‘skateboarding duck’: meaning and origin

The colloquial British-English phrase skateboarding duck designates a trifling, whimsical news item—especially one that is used as a light-note ending to a television or radio news broadcast.

This phrase occurs, for example, in an interview of the British author Frank Cottrell-Boyce (born 1959), by Alex Clark, published in The Guardian (London and Manchester, England) of Wednesday 3rd July 2024 [G2 section (Life & Arts): page 8, column 2]:

Frank Cottrell-Boyce doesn’t believe in pessimism. Even being announced as the brand-new children’s laureate in the week when all eyes are focused on Westminster and the polling booths makes him hopeful that people will turn to a cheerier story in search of relief, meaning he can leap into the classic “and finally” spot on news bulletins. “I’m happy to be that skateboarding duck,” he grins as he chats over Zoom from his home on Merseyside.

The phrase skateboarding duck refers to a short film by John Pettman (1955-2009), first broadcast on Wednesday 24th May 1978 in Nationwide, BBC’s early-evening current affairs programme from September 1969 to August 1983. The following explanations are from John Pettman’s obituary, published in The Daily Telegraph (London, England) of Friday 3rd July 2009 [page 31, column 6]:

Pettman spotted the potential of a story about an Aylesbury duck called Herbie, which the Randall family of Croydon had bought for their two children.
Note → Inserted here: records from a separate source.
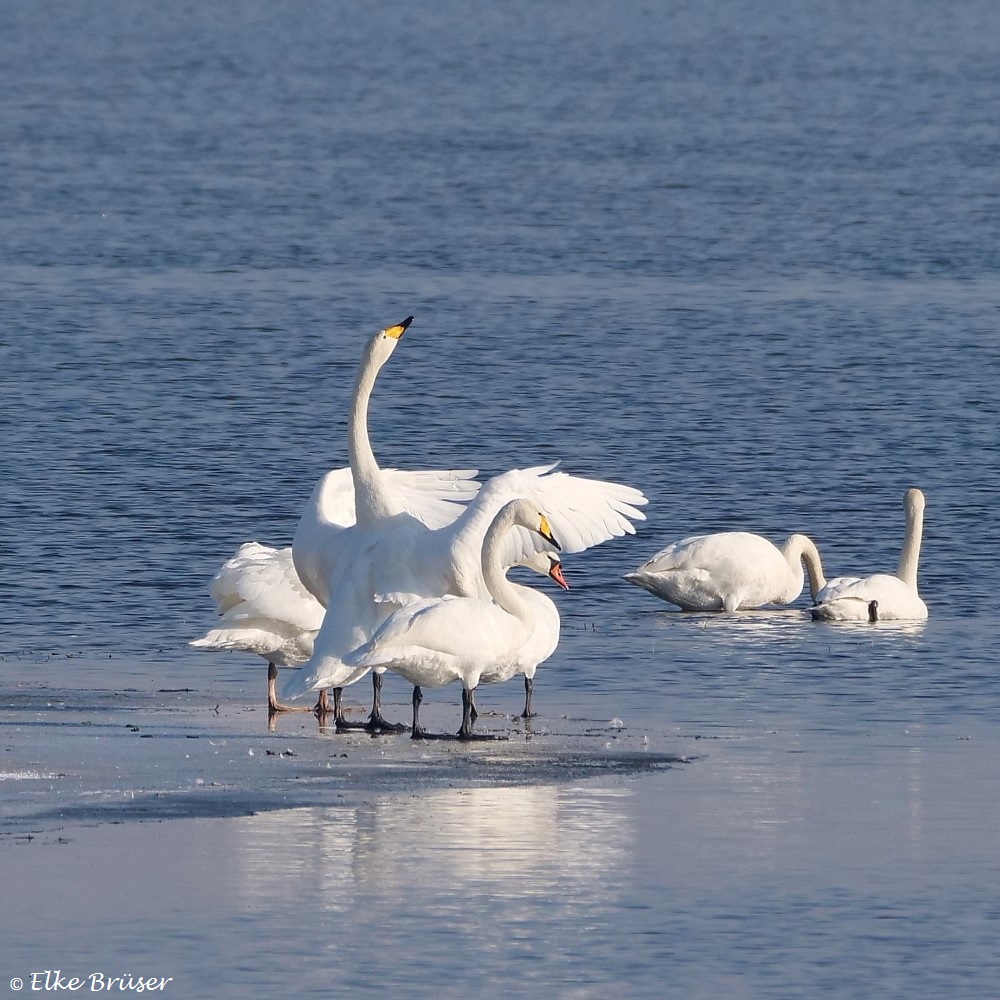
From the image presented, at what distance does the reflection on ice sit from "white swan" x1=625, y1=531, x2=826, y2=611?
5.73 m

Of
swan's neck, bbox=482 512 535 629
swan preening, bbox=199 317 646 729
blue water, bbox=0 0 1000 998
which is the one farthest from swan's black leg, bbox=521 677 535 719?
blue water, bbox=0 0 1000 998

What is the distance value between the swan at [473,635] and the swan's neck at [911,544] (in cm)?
442

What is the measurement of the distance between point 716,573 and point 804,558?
3.55 ft

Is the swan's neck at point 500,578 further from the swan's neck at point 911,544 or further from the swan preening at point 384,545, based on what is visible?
the swan's neck at point 911,544

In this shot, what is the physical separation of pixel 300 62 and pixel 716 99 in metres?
16.2

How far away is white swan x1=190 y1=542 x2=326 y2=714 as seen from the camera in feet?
44.4

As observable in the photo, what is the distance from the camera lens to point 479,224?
36250mm

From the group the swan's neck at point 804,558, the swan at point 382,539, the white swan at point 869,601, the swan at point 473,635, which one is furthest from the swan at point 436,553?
the swan's neck at point 804,558

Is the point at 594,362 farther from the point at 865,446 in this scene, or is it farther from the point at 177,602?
the point at 177,602

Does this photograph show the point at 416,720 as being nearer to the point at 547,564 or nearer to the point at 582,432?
the point at 547,564

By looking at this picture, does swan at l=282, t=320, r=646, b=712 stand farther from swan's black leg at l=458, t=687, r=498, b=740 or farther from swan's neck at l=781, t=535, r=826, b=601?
swan's neck at l=781, t=535, r=826, b=601

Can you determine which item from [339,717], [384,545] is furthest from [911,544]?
[339,717]

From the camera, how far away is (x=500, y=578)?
42.8ft

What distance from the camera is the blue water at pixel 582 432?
933 cm
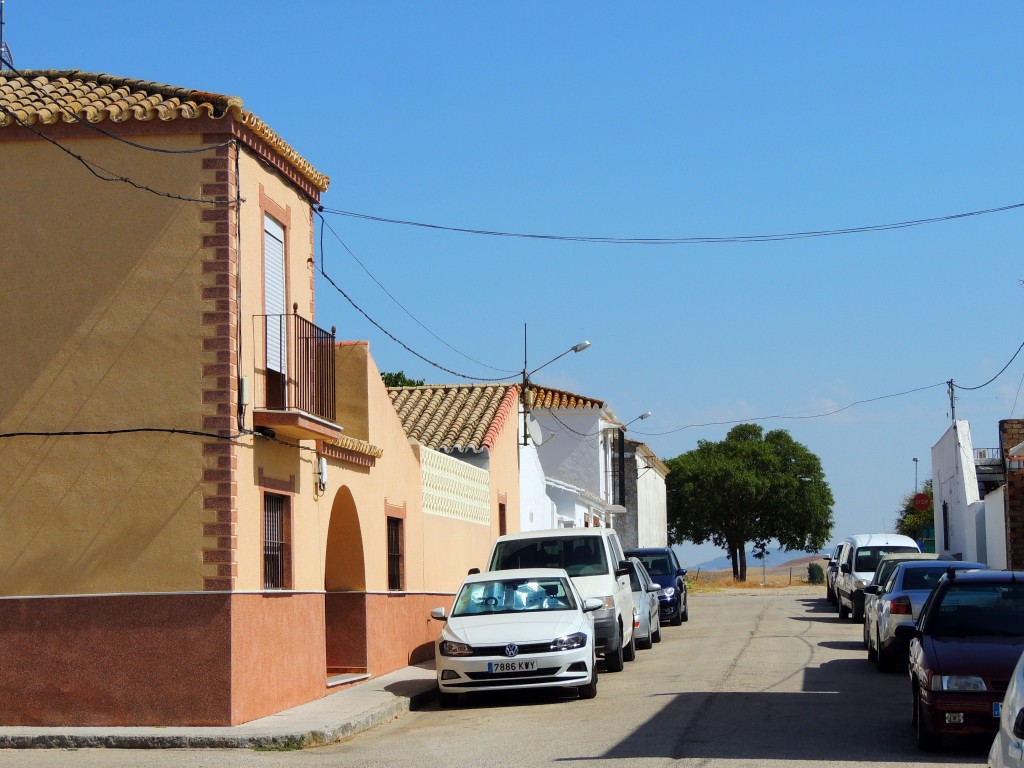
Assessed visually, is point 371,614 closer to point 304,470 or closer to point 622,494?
point 304,470

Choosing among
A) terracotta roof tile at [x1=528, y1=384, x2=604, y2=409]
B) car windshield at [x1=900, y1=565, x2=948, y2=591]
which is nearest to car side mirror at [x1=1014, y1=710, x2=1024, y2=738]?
car windshield at [x1=900, y1=565, x2=948, y2=591]

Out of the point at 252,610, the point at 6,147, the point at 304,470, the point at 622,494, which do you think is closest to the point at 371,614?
the point at 304,470

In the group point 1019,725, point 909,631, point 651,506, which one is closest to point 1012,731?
point 1019,725

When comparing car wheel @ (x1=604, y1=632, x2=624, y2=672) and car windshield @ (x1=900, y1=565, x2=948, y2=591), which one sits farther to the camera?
car wheel @ (x1=604, y1=632, x2=624, y2=672)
His film showed the creature having breakfast with the family and attacking their dog. A fleeting, four-second shot showed Herbie using the children’s skateboard.
The image seemed to capture the public’s imagination, and the BBC received many requests to show it again, and it frequently did. The film won a Royal Television Society Award.
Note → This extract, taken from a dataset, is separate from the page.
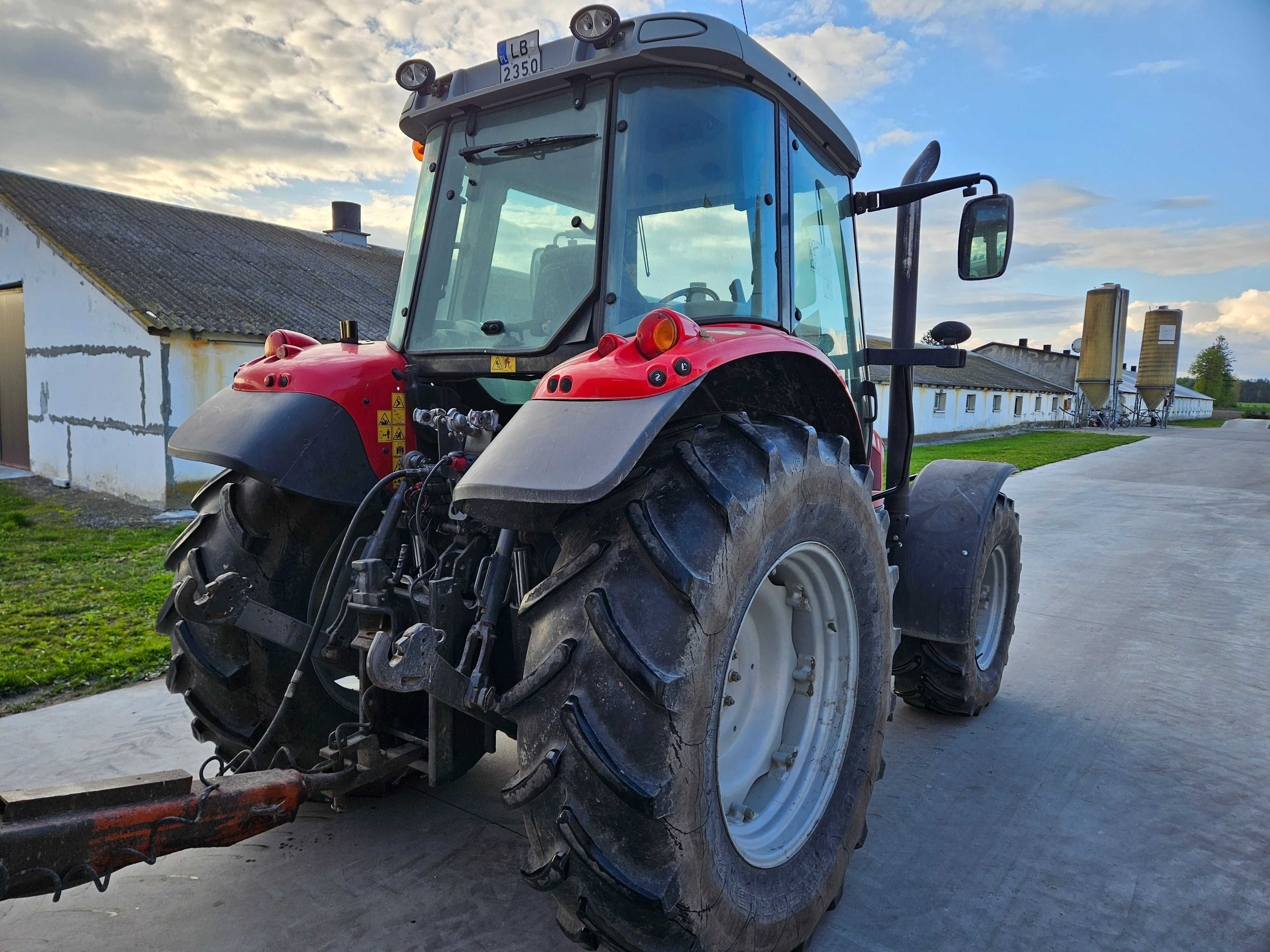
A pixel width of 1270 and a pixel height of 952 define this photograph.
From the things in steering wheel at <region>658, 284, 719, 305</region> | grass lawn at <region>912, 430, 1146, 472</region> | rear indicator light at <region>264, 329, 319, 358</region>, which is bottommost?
grass lawn at <region>912, 430, 1146, 472</region>

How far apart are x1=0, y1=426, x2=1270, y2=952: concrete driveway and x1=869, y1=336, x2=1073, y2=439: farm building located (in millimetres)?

The following is John Pettman’s film about Herbie the duck, broadcast on Wednesday 24th May 1978—source: BBC Archive:

These are, in chronological order, some of the early occurrences that I have found of the phrase skateboarding duck used in the sense of a trifling, whimsical news item:

1-: From the column Londoner’s Diary, published in The Standard (London, England) of Wednesday 3rd October 1984 [page 6, column 2]:

In the summer I revealed a memo from Bruce Gyngell, Kerry Packer’s man in charge of TV-am, to his staff on his philosophy of news. Gyngell thought that news was a skateboarding duck not the Foreign Secretary in Moscow holding disarmament talks.

2-: From Here’s the good news, by Vanda Rumney, published in the Sandwell Evening Mail (West Bromwich, West Midlands, England) of Monday 31st December 1984 [page 18, column 2]:

I have to admit to being a firm fan of those bits of the news known in the trade as the And Finallies. You know, they are the bits at the end of the programmes when the doom and gloom of the news is lifted by a funny piece.
[…]
Today we get a chance to catch up with the real-life skateboarding ducks of the past 12 months. There’s the showjumping cow, the couple who got married in a burning building and even the people who smoke their newspapers.
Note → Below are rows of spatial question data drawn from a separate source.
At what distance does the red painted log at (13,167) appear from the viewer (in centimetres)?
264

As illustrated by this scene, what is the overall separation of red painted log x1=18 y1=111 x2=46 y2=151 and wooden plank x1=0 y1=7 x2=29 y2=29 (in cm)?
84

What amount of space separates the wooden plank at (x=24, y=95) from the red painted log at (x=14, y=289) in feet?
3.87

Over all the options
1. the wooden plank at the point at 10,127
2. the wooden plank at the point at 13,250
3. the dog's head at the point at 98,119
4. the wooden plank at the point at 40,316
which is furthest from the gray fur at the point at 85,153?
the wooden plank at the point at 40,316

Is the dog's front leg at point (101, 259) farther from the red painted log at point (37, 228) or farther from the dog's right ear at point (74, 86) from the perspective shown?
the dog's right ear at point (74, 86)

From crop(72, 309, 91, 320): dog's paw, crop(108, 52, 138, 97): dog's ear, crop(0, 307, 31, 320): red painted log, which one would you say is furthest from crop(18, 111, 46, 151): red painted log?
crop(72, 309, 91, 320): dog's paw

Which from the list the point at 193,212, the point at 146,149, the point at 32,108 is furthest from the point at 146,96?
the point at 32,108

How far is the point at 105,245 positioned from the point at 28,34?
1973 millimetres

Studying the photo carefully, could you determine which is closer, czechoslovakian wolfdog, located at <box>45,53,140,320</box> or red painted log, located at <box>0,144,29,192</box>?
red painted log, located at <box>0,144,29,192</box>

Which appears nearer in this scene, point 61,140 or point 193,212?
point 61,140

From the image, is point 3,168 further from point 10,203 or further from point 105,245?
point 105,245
3-: From Romance survey leaves me cold!, by Kim Chalet, published in the North Dorset Western Gazette (Yeovil, Somerset, England) of Friday 6th February 1987 [page 23, column 2]:

IF the summer months are nicknamed the “silly season” in the trade then the weeks working up to the celebrated Feast of St Valentine must come dangerously close, despite the absence of sun, sand and skateboarding ducks.

4-: From a radio review by Alan Jowett, published in the Manchester Evening News (Manchester, Greater Manchester, England) of Saturday 10th September 1988 [page 24, column 1]:

AN ITEM on Piccadilly’s Update on Monday in the Just Fancy That spot usually reserved by broadcasters for news of skateboarding ducks and the like, told us that the nutritionalists had reported that rural thuggery and violence among soccer fans was caused by junk food and that shopkeepers should clear the offending gunge off the shelves and stock up with healthier alternatives.